Author: Weronika Panasewicz
The exhibition entitled The Near and the Elsewhere, curated by Sonja Zavrtanik, was specifically prepared for Škuc Gallery in Ljubljana. In contrast, in Eškinja’s previous work, the premise of his project was not an interior or gallery space, but contemporary city, within which he confronts us with non-places, which are characteristic of the supermodernity of the contemporary world. According to French anthropologist Marc Augé, non-site is an anonymous, imperceptible place that we do not identify with, which we dispassionately and mechanically leave in a rush, and which we treat exclusively as a transit on the way to another destination. They are also abandoned places without cultural tradition, like highways, airports and shopping centres. In those places contemporary people spend increasingly more time. With his objects and one installations Eškinja transfers us to such places.
On the one hand, such places are familiar, because we all know bus stops or garden swings, on the other hand, everywhere (or perhaps better to say “elsewhere” to alluded to the title of the exhibition) they are anonymous and always the same. This “familiar” part is constructed in the form of very sophisticated mural “drawings”. Eškinja uses simple, inexpensive materials, such as floral wallpapers, vintage arm-chair, lamp and electric cables. He “performs” the objects and situations, catching them in their intimate and silent transition from two-dimensional to three-dimensional formal appearance. Eškinja defines another quality that goes beyond physical aspects and enters the register of the imaginative and the imperceptible. The simplicity of form is an aesthetic quality that opens up a possibility for manipulating a meaning. The tension between multiplicity and void constitutes one of the most important aspects of Eškinja’s “mural labels” and seemingly furniture installations.

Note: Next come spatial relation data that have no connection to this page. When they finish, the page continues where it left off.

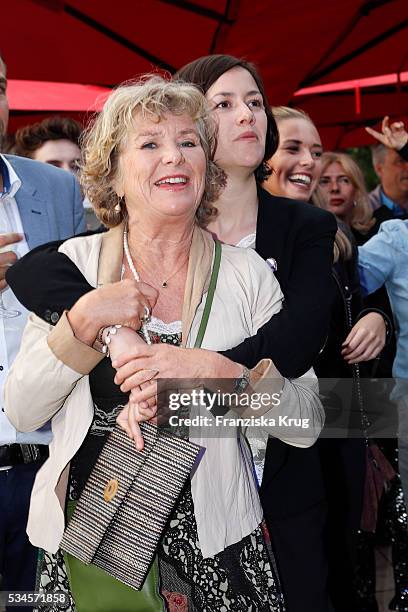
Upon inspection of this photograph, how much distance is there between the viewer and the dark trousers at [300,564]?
2.35m

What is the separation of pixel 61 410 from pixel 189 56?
3765 millimetres

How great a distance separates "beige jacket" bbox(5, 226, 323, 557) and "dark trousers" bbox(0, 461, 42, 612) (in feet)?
1.97

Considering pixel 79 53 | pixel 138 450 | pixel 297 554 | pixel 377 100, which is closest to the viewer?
pixel 138 450

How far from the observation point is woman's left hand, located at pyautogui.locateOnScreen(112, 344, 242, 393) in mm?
1983

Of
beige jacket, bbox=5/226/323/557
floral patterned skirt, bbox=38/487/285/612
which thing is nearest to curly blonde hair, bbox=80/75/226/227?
beige jacket, bbox=5/226/323/557

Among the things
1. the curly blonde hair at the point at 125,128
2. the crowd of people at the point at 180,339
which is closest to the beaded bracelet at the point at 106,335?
the crowd of people at the point at 180,339

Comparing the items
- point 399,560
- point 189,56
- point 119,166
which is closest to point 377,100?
point 189,56

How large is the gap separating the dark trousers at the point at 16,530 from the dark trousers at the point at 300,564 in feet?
2.85

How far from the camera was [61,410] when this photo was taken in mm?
2199

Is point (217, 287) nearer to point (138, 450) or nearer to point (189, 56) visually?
point (138, 450)

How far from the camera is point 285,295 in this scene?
2.38m

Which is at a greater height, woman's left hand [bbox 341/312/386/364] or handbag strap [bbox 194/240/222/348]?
handbag strap [bbox 194/240/222/348]

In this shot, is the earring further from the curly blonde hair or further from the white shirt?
the white shirt

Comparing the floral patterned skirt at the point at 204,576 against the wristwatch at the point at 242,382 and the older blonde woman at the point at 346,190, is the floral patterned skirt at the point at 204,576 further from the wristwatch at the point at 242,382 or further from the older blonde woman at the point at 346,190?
the older blonde woman at the point at 346,190
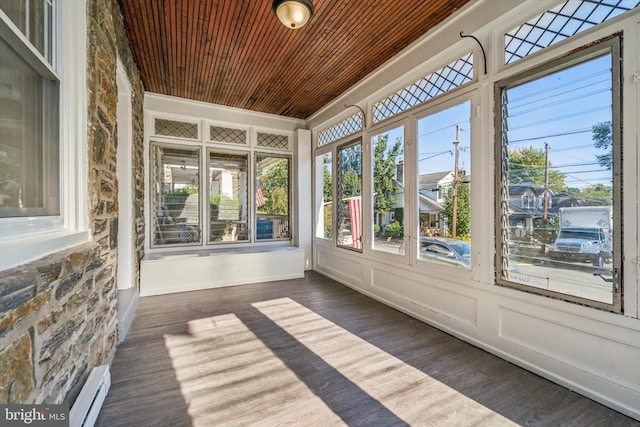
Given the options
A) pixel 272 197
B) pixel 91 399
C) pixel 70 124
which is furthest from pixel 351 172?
pixel 91 399

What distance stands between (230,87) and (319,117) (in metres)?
1.83

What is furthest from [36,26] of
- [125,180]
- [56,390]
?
[125,180]

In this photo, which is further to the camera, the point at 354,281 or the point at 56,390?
the point at 354,281

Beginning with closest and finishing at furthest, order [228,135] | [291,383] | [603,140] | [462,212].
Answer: [603,140]
[291,383]
[462,212]
[228,135]

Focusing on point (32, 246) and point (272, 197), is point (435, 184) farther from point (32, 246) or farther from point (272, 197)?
point (272, 197)

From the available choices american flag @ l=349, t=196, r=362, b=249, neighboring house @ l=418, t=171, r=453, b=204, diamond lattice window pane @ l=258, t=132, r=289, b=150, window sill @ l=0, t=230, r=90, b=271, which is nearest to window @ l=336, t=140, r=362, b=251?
american flag @ l=349, t=196, r=362, b=249

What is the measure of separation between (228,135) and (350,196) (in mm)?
2778

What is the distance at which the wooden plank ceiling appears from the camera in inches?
109

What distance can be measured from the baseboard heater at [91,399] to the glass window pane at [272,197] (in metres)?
3.96

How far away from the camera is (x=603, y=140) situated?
196 cm

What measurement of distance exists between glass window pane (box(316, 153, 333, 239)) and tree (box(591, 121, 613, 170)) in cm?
385

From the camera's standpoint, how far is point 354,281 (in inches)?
183

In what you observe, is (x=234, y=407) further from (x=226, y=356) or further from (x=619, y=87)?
(x=619, y=87)

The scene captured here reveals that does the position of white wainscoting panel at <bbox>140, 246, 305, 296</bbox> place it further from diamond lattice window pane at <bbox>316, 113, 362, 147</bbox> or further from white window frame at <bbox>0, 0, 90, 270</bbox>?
white window frame at <bbox>0, 0, 90, 270</bbox>
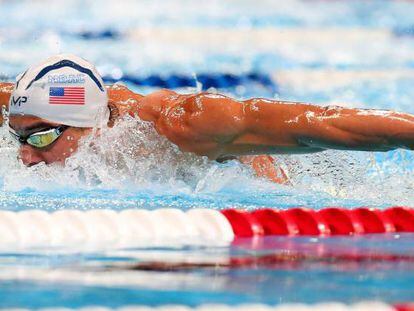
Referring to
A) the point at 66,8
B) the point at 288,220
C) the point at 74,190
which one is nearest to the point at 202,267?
the point at 288,220

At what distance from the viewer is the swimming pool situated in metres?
1.69

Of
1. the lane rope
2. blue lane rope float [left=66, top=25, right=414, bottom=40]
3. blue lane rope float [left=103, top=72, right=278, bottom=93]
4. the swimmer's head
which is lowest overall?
the lane rope

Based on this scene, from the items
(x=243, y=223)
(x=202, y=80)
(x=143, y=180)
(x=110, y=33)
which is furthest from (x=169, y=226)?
(x=110, y=33)

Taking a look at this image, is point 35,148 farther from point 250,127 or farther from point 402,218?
point 402,218

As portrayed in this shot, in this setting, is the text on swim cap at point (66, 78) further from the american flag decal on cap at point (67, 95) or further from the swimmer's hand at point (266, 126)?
the swimmer's hand at point (266, 126)

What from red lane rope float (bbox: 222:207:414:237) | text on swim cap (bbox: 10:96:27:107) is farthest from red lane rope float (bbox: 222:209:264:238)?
text on swim cap (bbox: 10:96:27:107)

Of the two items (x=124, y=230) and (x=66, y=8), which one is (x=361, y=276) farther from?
(x=66, y=8)

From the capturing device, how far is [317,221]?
2508 millimetres

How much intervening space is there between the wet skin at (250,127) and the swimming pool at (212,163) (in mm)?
79

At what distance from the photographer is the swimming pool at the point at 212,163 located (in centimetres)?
169

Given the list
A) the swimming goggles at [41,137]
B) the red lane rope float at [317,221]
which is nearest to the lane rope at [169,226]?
the red lane rope float at [317,221]

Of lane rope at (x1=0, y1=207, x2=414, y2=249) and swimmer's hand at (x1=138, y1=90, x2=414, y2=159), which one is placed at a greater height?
swimmer's hand at (x1=138, y1=90, x2=414, y2=159)

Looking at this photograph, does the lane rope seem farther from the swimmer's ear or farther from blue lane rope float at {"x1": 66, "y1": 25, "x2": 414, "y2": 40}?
blue lane rope float at {"x1": 66, "y1": 25, "x2": 414, "y2": 40}

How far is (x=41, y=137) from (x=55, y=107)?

In a way we could trace a continuity between Eškinja’s work and the Renaissance to Arts and Crafts Movement illusionistic tradition, expressed in the anamorphic representations or trompe l’oeil, or through the use of perspective as a tool to control the gaze. Just as the artists from the Renaissance used perspective in order to create perfect, even if illusory, space, installations of the Croatian artist create the illusion of the visible.